Le “cartoline” si riferiscono a situazioni comuni nella vita dei paesi e nei campi: rapidi tratti che fissano momenti di umanità e trasmettono valori che non possono andare perduti. Poletti, peraltro, a queste cartoline di vita appone la sua firma, senza mai cadere in personalismi. Non si mette mai al centro anche se è consapevole di raccontare momenti storici, testimonianze di un mondo che si prolunga ben oltre il Medioevo, risalendo anche fino all’età romana nei suoi elementi portanti, come il lavoro degli uomini e delle donne con gli animali nei campi.
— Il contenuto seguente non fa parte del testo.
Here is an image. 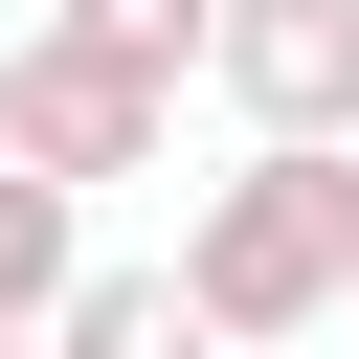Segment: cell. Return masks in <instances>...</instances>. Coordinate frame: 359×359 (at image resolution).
Returning a JSON list of instances; mask_svg holds the SVG:
<instances>
[{
  "mask_svg": "<svg viewBox=\"0 0 359 359\" xmlns=\"http://www.w3.org/2000/svg\"><path fill=\"white\" fill-rule=\"evenodd\" d=\"M180 292L269 359V337H359V157H292L247 135L202 202H180Z\"/></svg>",
  "mask_w": 359,
  "mask_h": 359,
  "instance_id": "6da1fadb",
  "label": "cell"
},
{
  "mask_svg": "<svg viewBox=\"0 0 359 359\" xmlns=\"http://www.w3.org/2000/svg\"><path fill=\"white\" fill-rule=\"evenodd\" d=\"M0 157L67 180V202H90V180H157V157H180V67L90 45V22H22V45H0Z\"/></svg>",
  "mask_w": 359,
  "mask_h": 359,
  "instance_id": "7a4b0ae2",
  "label": "cell"
},
{
  "mask_svg": "<svg viewBox=\"0 0 359 359\" xmlns=\"http://www.w3.org/2000/svg\"><path fill=\"white\" fill-rule=\"evenodd\" d=\"M247 135L292 157H359V0H224V67H202Z\"/></svg>",
  "mask_w": 359,
  "mask_h": 359,
  "instance_id": "3957f363",
  "label": "cell"
},
{
  "mask_svg": "<svg viewBox=\"0 0 359 359\" xmlns=\"http://www.w3.org/2000/svg\"><path fill=\"white\" fill-rule=\"evenodd\" d=\"M45 359H247V337H224L180 269H90V292L45 314Z\"/></svg>",
  "mask_w": 359,
  "mask_h": 359,
  "instance_id": "277c9868",
  "label": "cell"
},
{
  "mask_svg": "<svg viewBox=\"0 0 359 359\" xmlns=\"http://www.w3.org/2000/svg\"><path fill=\"white\" fill-rule=\"evenodd\" d=\"M67 292H90V202H67V180H22V157H0V337H45V314H67Z\"/></svg>",
  "mask_w": 359,
  "mask_h": 359,
  "instance_id": "5b68a950",
  "label": "cell"
},
{
  "mask_svg": "<svg viewBox=\"0 0 359 359\" xmlns=\"http://www.w3.org/2000/svg\"><path fill=\"white\" fill-rule=\"evenodd\" d=\"M45 22H90V45H135V67H224V0H45Z\"/></svg>",
  "mask_w": 359,
  "mask_h": 359,
  "instance_id": "8992f818",
  "label": "cell"
},
{
  "mask_svg": "<svg viewBox=\"0 0 359 359\" xmlns=\"http://www.w3.org/2000/svg\"><path fill=\"white\" fill-rule=\"evenodd\" d=\"M0 359H45V337H0Z\"/></svg>",
  "mask_w": 359,
  "mask_h": 359,
  "instance_id": "52a82bcc",
  "label": "cell"
}]
</instances>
Basti pensare che per incitare i buoi a tirare i carri il contadino gridava “Iii”, che è l’imperativo dell’”ire” latino, “andare”. “Vai” diceva dal carro il contadino delle nostre vallate, ma lo diceva ancora nell’antico latino: “Iii”.
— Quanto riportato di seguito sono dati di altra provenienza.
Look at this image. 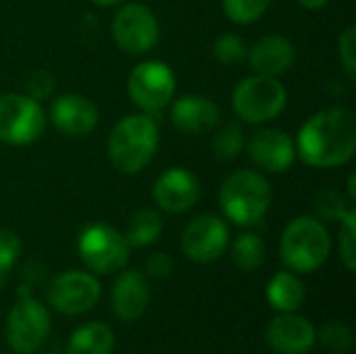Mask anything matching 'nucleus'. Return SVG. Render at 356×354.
<instances>
[{
  "instance_id": "obj_34",
  "label": "nucleus",
  "mask_w": 356,
  "mask_h": 354,
  "mask_svg": "<svg viewBox=\"0 0 356 354\" xmlns=\"http://www.w3.org/2000/svg\"><path fill=\"white\" fill-rule=\"evenodd\" d=\"M44 267L40 265V263H27L23 269H21V277H23V282L29 286V288H33V286H38V284H42L44 282Z\"/></svg>"
},
{
  "instance_id": "obj_13",
  "label": "nucleus",
  "mask_w": 356,
  "mask_h": 354,
  "mask_svg": "<svg viewBox=\"0 0 356 354\" xmlns=\"http://www.w3.org/2000/svg\"><path fill=\"white\" fill-rule=\"evenodd\" d=\"M152 198L159 209L181 215L198 202L200 182L192 171L184 167H171L156 177L152 186Z\"/></svg>"
},
{
  "instance_id": "obj_30",
  "label": "nucleus",
  "mask_w": 356,
  "mask_h": 354,
  "mask_svg": "<svg viewBox=\"0 0 356 354\" xmlns=\"http://www.w3.org/2000/svg\"><path fill=\"white\" fill-rule=\"evenodd\" d=\"M54 88H56V79L44 69H38L27 77V96H31L38 102L50 98Z\"/></svg>"
},
{
  "instance_id": "obj_10",
  "label": "nucleus",
  "mask_w": 356,
  "mask_h": 354,
  "mask_svg": "<svg viewBox=\"0 0 356 354\" xmlns=\"http://www.w3.org/2000/svg\"><path fill=\"white\" fill-rule=\"evenodd\" d=\"M100 282L90 271H63L48 286L50 307L67 317H77L94 309L100 300Z\"/></svg>"
},
{
  "instance_id": "obj_36",
  "label": "nucleus",
  "mask_w": 356,
  "mask_h": 354,
  "mask_svg": "<svg viewBox=\"0 0 356 354\" xmlns=\"http://www.w3.org/2000/svg\"><path fill=\"white\" fill-rule=\"evenodd\" d=\"M90 2H94V4H98V6H117V4L123 2V0H90Z\"/></svg>"
},
{
  "instance_id": "obj_38",
  "label": "nucleus",
  "mask_w": 356,
  "mask_h": 354,
  "mask_svg": "<svg viewBox=\"0 0 356 354\" xmlns=\"http://www.w3.org/2000/svg\"><path fill=\"white\" fill-rule=\"evenodd\" d=\"M42 354H60V353H42Z\"/></svg>"
},
{
  "instance_id": "obj_9",
  "label": "nucleus",
  "mask_w": 356,
  "mask_h": 354,
  "mask_svg": "<svg viewBox=\"0 0 356 354\" xmlns=\"http://www.w3.org/2000/svg\"><path fill=\"white\" fill-rule=\"evenodd\" d=\"M127 92L140 111L159 113L173 100L175 75L163 61H144L129 73Z\"/></svg>"
},
{
  "instance_id": "obj_6",
  "label": "nucleus",
  "mask_w": 356,
  "mask_h": 354,
  "mask_svg": "<svg viewBox=\"0 0 356 354\" xmlns=\"http://www.w3.org/2000/svg\"><path fill=\"white\" fill-rule=\"evenodd\" d=\"M288 102V92L277 77L250 75L242 79L234 94L232 106L238 119L244 123H267L282 115Z\"/></svg>"
},
{
  "instance_id": "obj_17",
  "label": "nucleus",
  "mask_w": 356,
  "mask_h": 354,
  "mask_svg": "<svg viewBox=\"0 0 356 354\" xmlns=\"http://www.w3.org/2000/svg\"><path fill=\"white\" fill-rule=\"evenodd\" d=\"M150 303V284L142 271L127 269L119 273L111 292V307L117 319L138 321Z\"/></svg>"
},
{
  "instance_id": "obj_5",
  "label": "nucleus",
  "mask_w": 356,
  "mask_h": 354,
  "mask_svg": "<svg viewBox=\"0 0 356 354\" xmlns=\"http://www.w3.org/2000/svg\"><path fill=\"white\" fill-rule=\"evenodd\" d=\"M52 317L48 309L33 298L31 288L23 284L6 317V342L15 354H35L50 336Z\"/></svg>"
},
{
  "instance_id": "obj_26",
  "label": "nucleus",
  "mask_w": 356,
  "mask_h": 354,
  "mask_svg": "<svg viewBox=\"0 0 356 354\" xmlns=\"http://www.w3.org/2000/svg\"><path fill=\"white\" fill-rule=\"evenodd\" d=\"M269 4L271 0H223V10L232 23L250 25L265 15Z\"/></svg>"
},
{
  "instance_id": "obj_37",
  "label": "nucleus",
  "mask_w": 356,
  "mask_h": 354,
  "mask_svg": "<svg viewBox=\"0 0 356 354\" xmlns=\"http://www.w3.org/2000/svg\"><path fill=\"white\" fill-rule=\"evenodd\" d=\"M355 184H356L355 175H350V179H348V190H350V200H355V198H356V192H355Z\"/></svg>"
},
{
  "instance_id": "obj_20",
  "label": "nucleus",
  "mask_w": 356,
  "mask_h": 354,
  "mask_svg": "<svg viewBox=\"0 0 356 354\" xmlns=\"http://www.w3.org/2000/svg\"><path fill=\"white\" fill-rule=\"evenodd\" d=\"M307 300V288L294 271H280L267 284V303L277 313H296Z\"/></svg>"
},
{
  "instance_id": "obj_12",
  "label": "nucleus",
  "mask_w": 356,
  "mask_h": 354,
  "mask_svg": "<svg viewBox=\"0 0 356 354\" xmlns=\"http://www.w3.org/2000/svg\"><path fill=\"white\" fill-rule=\"evenodd\" d=\"M229 246V227L217 215H200L192 219L181 234V252L198 263H215Z\"/></svg>"
},
{
  "instance_id": "obj_3",
  "label": "nucleus",
  "mask_w": 356,
  "mask_h": 354,
  "mask_svg": "<svg viewBox=\"0 0 356 354\" xmlns=\"http://www.w3.org/2000/svg\"><path fill=\"white\" fill-rule=\"evenodd\" d=\"M271 198L273 192L267 177L250 169L232 173L219 192L223 215L240 227H252L261 223L271 207Z\"/></svg>"
},
{
  "instance_id": "obj_33",
  "label": "nucleus",
  "mask_w": 356,
  "mask_h": 354,
  "mask_svg": "<svg viewBox=\"0 0 356 354\" xmlns=\"http://www.w3.org/2000/svg\"><path fill=\"white\" fill-rule=\"evenodd\" d=\"M317 209H319V215H323V217H327V219H342L344 213L348 211V209L344 207L342 196H338V194H334V192L323 194V204H317Z\"/></svg>"
},
{
  "instance_id": "obj_35",
  "label": "nucleus",
  "mask_w": 356,
  "mask_h": 354,
  "mask_svg": "<svg viewBox=\"0 0 356 354\" xmlns=\"http://www.w3.org/2000/svg\"><path fill=\"white\" fill-rule=\"evenodd\" d=\"M300 6L305 8H311V10H317V8H323L330 0H296Z\"/></svg>"
},
{
  "instance_id": "obj_32",
  "label": "nucleus",
  "mask_w": 356,
  "mask_h": 354,
  "mask_svg": "<svg viewBox=\"0 0 356 354\" xmlns=\"http://www.w3.org/2000/svg\"><path fill=\"white\" fill-rule=\"evenodd\" d=\"M173 267H175V263L169 252H152L146 259L144 271L152 280H167L173 273Z\"/></svg>"
},
{
  "instance_id": "obj_24",
  "label": "nucleus",
  "mask_w": 356,
  "mask_h": 354,
  "mask_svg": "<svg viewBox=\"0 0 356 354\" xmlns=\"http://www.w3.org/2000/svg\"><path fill=\"white\" fill-rule=\"evenodd\" d=\"M317 342L332 354H346L355 346V332L346 321L334 319L327 321L319 332H317Z\"/></svg>"
},
{
  "instance_id": "obj_4",
  "label": "nucleus",
  "mask_w": 356,
  "mask_h": 354,
  "mask_svg": "<svg viewBox=\"0 0 356 354\" xmlns=\"http://www.w3.org/2000/svg\"><path fill=\"white\" fill-rule=\"evenodd\" d=\"M332 252V238L327 227L317 217L292 219L280 240V257L294 273H313L327 261Z\"/></svg>"
},
{
  "instance_id": "obj_21",
  "label": "nucleus",
  "mask_w": 356,
  "mask_h": 354,
  "mask_svg": "<svg viewBox=\"0 0 356 354\" xmlns=\"http://www.w3.org/2000/svg\"><path fill=\"white\" fill-rule=\"evenodd\" d=\"M115 334L106 323L90 321L79 325L67 340L65 354H113Z\"/></svg>"
},
{
  "instance_id": "obj_15",
  "label": "nucleus",
  "mask_w": 356,
  "mask_h": 354,
  "mask_svg": "<svg viewBox=\"0 0 356 354\" xmlns=\"http://www.w3.org/2000/svg\"><path fill=\"white\" fill-rule=\"evenodd\" d=\"M248 156L269 173H284L296 161V144L284 131L275 127H263L254 131L246 144Z\"/></svg>"
},
{
  "instance_id": "obj_8",
  "label": "nucleus",
  "mask_w": 356,
  "mask_h": 354,
  "mask_svg": "<svg viewBox=\"0 0 356 354\" xmlns=\"http://www.w3.org/2000/svg\"><path fill=\"white\" fill-rule=\"evenodd\" d=\"M46 127V115L27 94H0V142L25 146L35 142Z\"/></svg>"
},
{
  "instance_id": "obj_16",
  "label": "nucleus",
  "mask_w": 356,
  "mask_h": 354,
  "mask_svg": "<svg viewBox=\"0 0 356 354\" xmlns=\"http://www.w3.org/2000/svg\"><path fill=\"white\" fill-rule=\"evenodd\" d=\"M48 117L52 125L71 138H83L98 125L96 104L79 94H60L52 100Z\"/></svg>"
},
{
  "instance_id": "obj_31",
  "label": "nucleus",
  "mask_w": 356,
  "mask_h": 354,
  "mask_svg": "<svg viewBox=\"0 0 356 354\" xmlns=\"http://www.w3.org/2000/svg\"><path fill=\"white\" fill-rule=\"evenodd\" d=\"M338 52H340V61L346 69L348 75H355L356 71V27L348 25L338 42Z\"/></svg>"
},
{
  "instance_id": "obj_2",
  "label": "nucleus",
  "mask_w": 356,
  "mask_h": 354,
  "mask_svg": "<svg viewBox=\"0 0 356 354\" xmlns=\"http://www.w3.org/2000/svg\"><path fill=\"white\" fill-rule=\"evenodd\" d=\"M159 148V125L148 113L127 115L108 136V159L119 173L134 175L150 165Z\"/></svg>"
},
{
  "instance_id": "obj_18",
  "label": "nucleus",
  "mask_w": 356,
  "mask_h": 354,
  "mask_svg": "<svg viewBox=\"0 0 356 354\" xmlns=\"http://www.w3.org/2000/svg\"><path fill=\"white\" fill-rule=\"evenodd\" d=\"M246 58L252 67V71L257 75H269V77H277L282 73H286L294 61H296V48L294 44L280 33H271L265 35L261 40H257L248 52Z\"/></svg>"
},
{
  "instance_id": "obj_25",
  "label": "nucleus",
  "mask_w": 356,
  "mask_h": 354,
  "mask_svg": "<svg viewBox=\"0 0 356 354\" xmlns=\"http://www.w3.org/2000/svg\"><path fill=\"white\" fill-rule=\"evenodd\" d=\"M244 148V127L238 121H227L213 138V154L219 161L236 159Z\"/></svg>"
},
{
  "instance_id": "obj_23",
  "label": "nucleus",
  "mask_w": 356,
  "mask_h": 354,
  "mask_svg": "<svg viewBox=\"0 0 356 354\" xmlns=\"http://www.w3.org/2000/svg\"><path fill=\"white\" fill-rule=\"evenodd\" d=\"M232 259L234 265L242 271H257L263 267L267 259V246L265 240L257 234H242L232 244Z\"/></svg>"
},
{
  "instance_id": "obj_28",
  "label": "nucleus",
  "mask_w": 356,
  "mask_h": 354,
  "mask_svg": "<svg viewBox=\"0 0 356 354\" xmlns=\"http://www.w3.org/2000/svg\"><path fill=\"white\" fill-rule=\"evenodd\" d=\"M21 257V240L13 230H0V290L6 286L10 269Z\"/></svg>"
},
{
  "instance_id": "obj_22",
  "label": "nucleus",
  "mask_w": 356,
  "mask_h": 354,
  "mask_svg": "<svg viewBox=\"0 0 356 354\" xmlns=\"http://www.w3.org/2000/svg\"><path fill=\"white\" fill-rule=\"evenodd\" d=\"M163 232V219L152 209H142L131 215L125 232V240L129 248H146L154 244L161 238Z\"/></svg>"
},
{
  "instance_id": "obj_7",
  "label": "nucleus",
  "mask_w": 356,
  "mask_h": 354,
  "mask_svg": "<svg viewBox=\"0 0 356 354\" xmlns=\"http://www.w3.org/2000/svg\"><path fill=\"white\" fill-rule=\"evenodd\" d=\"M77 252L83 265L98 275L119 273L129 261V244L121 232L106 223L88 225L77 240Z\"/></svg>"
},
{
  "instance_id": "obj_19",
  "label": "nucleus",
  "mask_w": 356,
  "mask_h": 354,
  "mask_svg": "<svg viewBox=\"0 0 356 354\" xmlns=\"http://www.w3.org/2000/svg\"><path fill=\"white\" fill-rule=\"evenodd\" d=\"M219 106L198 94H186L171 106V121L184 134H204L219 123Z\"/></svg>"
},
{
  "instance_id": "obj_11",
  "label": "nucleus",
  "mask_w": 356,
  "mask_h": 354,
  "mask_svg": "<svg viewBox=\"0 0 356 354\" xmlns=\"http://www.w3.org/2000/svg\"><path fill=\"white\" fill-rule=\"evenodd\" d=\"M113 40L127 54H146L159 42V21L144 4H123L113 19Z\"/></svg>"
},
{
  "instance_id": "obj_1",
  "label": "nucleus",
  "mask_w": 356,
  "mask_h": 354,
  "mask_svg": "<svg viewBox=\"0 0 356 354\" xmlns=\"http://www.w3.org/2000/svg\"><path fill=\"white\" fill-rule=\"evenodd\" d=\"M296 156L317 169L346 165L356 150L355 113L346 106H332L315 113L298 131Z\"/></svg>"
},
{
  "instance_id": "obj_14",
  "label": "nucleus",
  "mask_w": 356,
  "mask_h": 354,
  "mask_svg": "<svg viewBox=\"0 0 356 354\" xmlns=\"http://www.w3.org/2000/svg\"><path fill=\"white\" fill-rule=\"evenodd\" d=\"M265 340L277 354H309L317 344V330L298 313H280L269 321Z\"/></svg>"
},
{
  "instance_id": "obj_27",
  "label": "nucleus",
  "mask_w": 356,
  "mask_h": 354,
  "mask_svg": "<svg viewBox=\"0 0 356 354\" xmlns=\"http://www.w3.org/2000/svg\"><path fill=\"white\" fill-rule=\"evenodd\" d=\"M340 259L348 271L356 269V211L350 207L340 219V236H338Z\"/></svg>"
},
{
  "instance_id": "obj_29",
  "label": "nucleus",
  "mask_w": 356,
  "mask_h": 354,
  "mask_svg": "<svg viewBox=\"0 0 356 354\" xmlns=\"http://www.w3.org/2000/svg\"><path fill=\"white\" fill-rule=\"evenodd\" d=\"M246 52H248V48H246L244 40L236 33H223L213 44V54L223 65L242 63L246 58Z\"/></svg>"
}]
</instances>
È un mondo ormai tramontato, spesso associato all’arretratezza che si usa attribuire al Medioevo, oppure mitizzato nei bei tempi andati che si possono rimpiangere, ma non possono ritornare. Ma sono tempi che devono e possono fare ancora parte di noi. Per questo Poletti li racconta restituendo loro vita, evitando di imbalsamarli in una saggistica specializzata o moralistica. Li racconta con le loro contraddizioni, ma anche in certi momenti di poesia, liberandoli da ogni stucchevole pregiudizio. Li proietta in un futuro che va costruito senza dimenticarli perché noi siamo fatti anche di quegli anni, di quei secoli che erano duri e poveri, ma contenevano valori che risultano essere ancora i mattoni indispensabili nel costruire il nuovo edificio di una società futura. Proprio come nel Medioevo i maestri muratori usavano le pietre dei vecchi tempi romani per innalzare le nuove cattedrali. Sta qui il fascino del libro e della geniale intuizione di scandirne le pagine in “cartoline”: nella loro cornice ci siamo dentro anche noi.
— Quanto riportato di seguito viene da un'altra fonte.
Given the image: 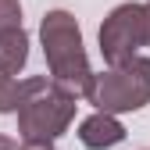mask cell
I'll return each instance as SVG.
<instances>
[{"mask_svg": "<svg viewBox=\"0 0 150 150\" xmlns=\"http://www.w3.org/2000/svg\"><path fill=\"white\" fill-rule=\"evenodd\" d=\"M40 40H43V54H47V68L50 79L61 89L86 97L89 82H93V68L82 47V29L75 22V14L68 11H47L43 25H40Z\"/></svg>", "mask_w": 150, "mask_h": 150, "instance_id": "6da1fadb", "label": "cell"}, {"mask_svg": "<svg viewBox=\"0 0 150 150\" xmlns=\"http://www.w3.org/2000/svg\"><path fill=\"white\" fill-rule=\"evenodd\" d=\"M22 25V4L18 0H0V29Z\"/></svg>", "mask_w": 150, "mask_h": 150, "instance_id": "52a82bcc", "label": "cell"}, {"mask_svg": "<svg viewBox=\"0 0 150 150\" xmlns=\"http://www.w3.org/2000/svg\"><path fill=\"white\" fill-rule=\"evenodd\" d=\"M29 61V36L22 25H7L0 29V68H7L11 75H18Z\"/></svg>", "mask_w": 150, "mask_h": 150, "instance_id": "8992f818", "label": "cell"}, {"mask_svg": "<svg viewBox=\"0 0 150 150\" xmlns=\"http://www.w3.org/2000/svg\"><path fill=\"white\" fill-rule=\"evenodd\" d=\"M18 150H54V139H25Z\"/></svg>", "mask_w": 150, "mask_h": 150, "instance_id": "ba28073f", "label": "cell"}, {"mask_svg": "<svg viewBox=\"0 0 150 150\" xmlns=\"http://www.w3.org/2000/svg\"><path fill=\"white\" fill-rule=\"evenodd\" d=\"M89 104H97V111H111V115H125V111H139L150 104V57H129L122 64H111L107 71L93 75Z\"/></svg>", "mask_w": 150, "mask_h": 150, "instance_id": "3957f363", "label": "cell"}, {"mask_svg": "<svg viewBox=\"0 0 150 150\" xmlns=\"http://www.w3.org/2000/svg\"><path fill=\"white\" fill-rule=\"evenodd\" d=\"M146 47H150V4H146Z\"/></svg>", "mask_w": 150, "mask_h": 150, "instance_id": "8fae6325", "label": "cell"}, {"mask_svg": "<svg viewBox=\"0 0 150 150\" xmlns=\"http://www.w3.org/2000/svg\"><path fill=\"white\" fill-rule=\"evenodd\" d=\"M0 150H18V143H14L11 136H0Z\"/></svg>", "mask_w": 150, "mask_h": 150, "instance_id": "30bf717a", "label": "cell"}, {"mask_svg": "<svg viewBox=\"0 0 150 150\" xmlns=\"http://www.w3.org/2000/svg\"><path fill=\"white\" fill-rule=\"evenodd\" d=\"M146 47V4H118L100 25V54L107 64H122Z\"/></svg>", "mask_w": 150, "mask_h": 150, "instance_id": "277c9868", "label": "cell"}, {"mask_svg": "<svg viewBox=\"0 0 150 150\" xmlns=\"http://www.w3.org/2000/svg\"><path fill=\"white\" fill-rule=\"evenodd\" d=\"M11 79H14V75H11V71H7V68H0V93H4V89H7V86H11Z\"/></svg>", "mask_w": 150, "mask_h": 150, "instance_id": "9c48e42d", "label": "cell"}, {"mask_svg": "<svg viewBox=\"0 0 150 150\" xmlns=\"http://www.w3.org/2000/svg\"><path fill=\"white\" fill-rule=\"evenodd\" d=\"M79 97L61 89L54 79L36 75V79H18V132L22 139H57L75 118Z\"/></svg>", "mask_w": 150, "mask_h": 150, "instance_id": "7a4b0ae2", "label": "cell"}, {"mask_svg": "<svg viewBox=\"0 0 150 150\" xmlns=\"http://www.w3.org/2000/svg\"><path fill=\"white\" fill-rule=\"evenodd\" d=\"M79 139L89 150H107V146H118L125 139V125L118 122V115H111V111H93L79 125Z\"/></svg>", "mask_w": 150, "mask_h": 150, "instance_id": "5b68a950", "label": "cell"}]
</instances>
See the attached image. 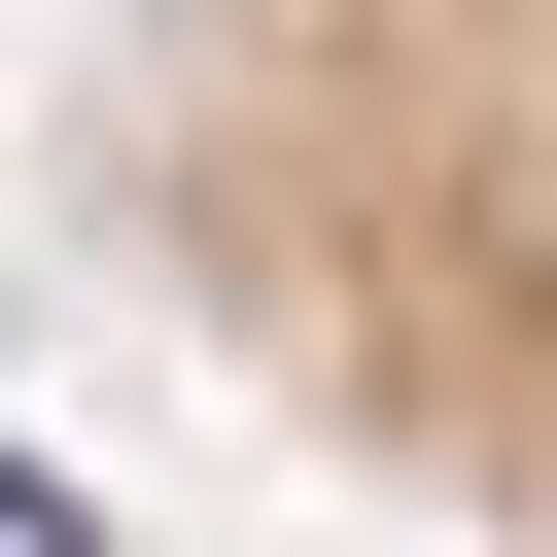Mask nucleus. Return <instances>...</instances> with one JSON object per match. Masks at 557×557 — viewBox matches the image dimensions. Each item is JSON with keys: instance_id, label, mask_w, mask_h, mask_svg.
I'll return each instance as SVG.
<instances>
[{"instance_id": "obj_1", "label": "nucleus", "mask_w": 557, "mask_h": 557, "mask_svg": "<svg viewBox=\"0 0 557 557\" xmlns=\"http://www.w3.org/2000/svg\"><path fill=\"white\" fill-rule=\"evenodd\" d=\"M104 278L383 522L557 557V0H278L70 70Z\"/></svg>"}]
</instances>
Perché un mondo di relazioni nuove non potrà e non dovrà (lo sappiamo e lo sentiamo) essere costruito sulla violenza pervasiva che sta attraversando la modernità, né sui “bip” dell’intelligenza artificiale e i ”link” di Musk. “Questo è il grande rischio di oggi – scrive ancora Giovanetti commentando (una “guida alla lettura”) l’affresco composto dalle cartoline – dimenticare chi siamo. Cioè rimuovere le radici da cui veniamo, e non accorgerci più della pasta di cui siamo composti. È il pericolo maggiore della modernità globale che porta all’appiattimento culturale e spirituale, che si riduce in sradicamento, straniamento esistenziale, non sapere più il senso delle cose e della vita. Del chi siamo e di cosa ci fa felici”. Ma (…) “anche se non ce ne rendiamo conto, o se superficialmente facciamo finta di non accorgercene, noi siamo quello che siamo perché le generazioni che ci hanno preceduto hanno generato la cultura, le tradizioni, lo stare insieme nei nostri paesi, il culto dei morti, le feste dei vivi, il modo di mangiare e di cucinare, di andare in montagna e rapportarci alla natura, di cui tuttora oggi – pur finita l’era contadina – siamo intrisi”. Di queste “cartoline”, momenti che ci accompagnano in questo percorso di identità e valori, ecco alcuni titoli per non dimenticare: “Nella famiglia matriarcale”, “Dignitosa miseria”, “La contrada della mia infanzia”, “Le storie del nonno Gioàn”, “Santa Lucia e il presepe”, “Per chi suona la campana”, “Un mondo pieno di giochi”, “Ritmi e parole della società agricola”, “L’Humus della cooperazione”, “La fabbrica dei preti”, “Cielo nuovo e terra nuova”, con l’ultima cartolina che riassume il passato per guardare al futuro.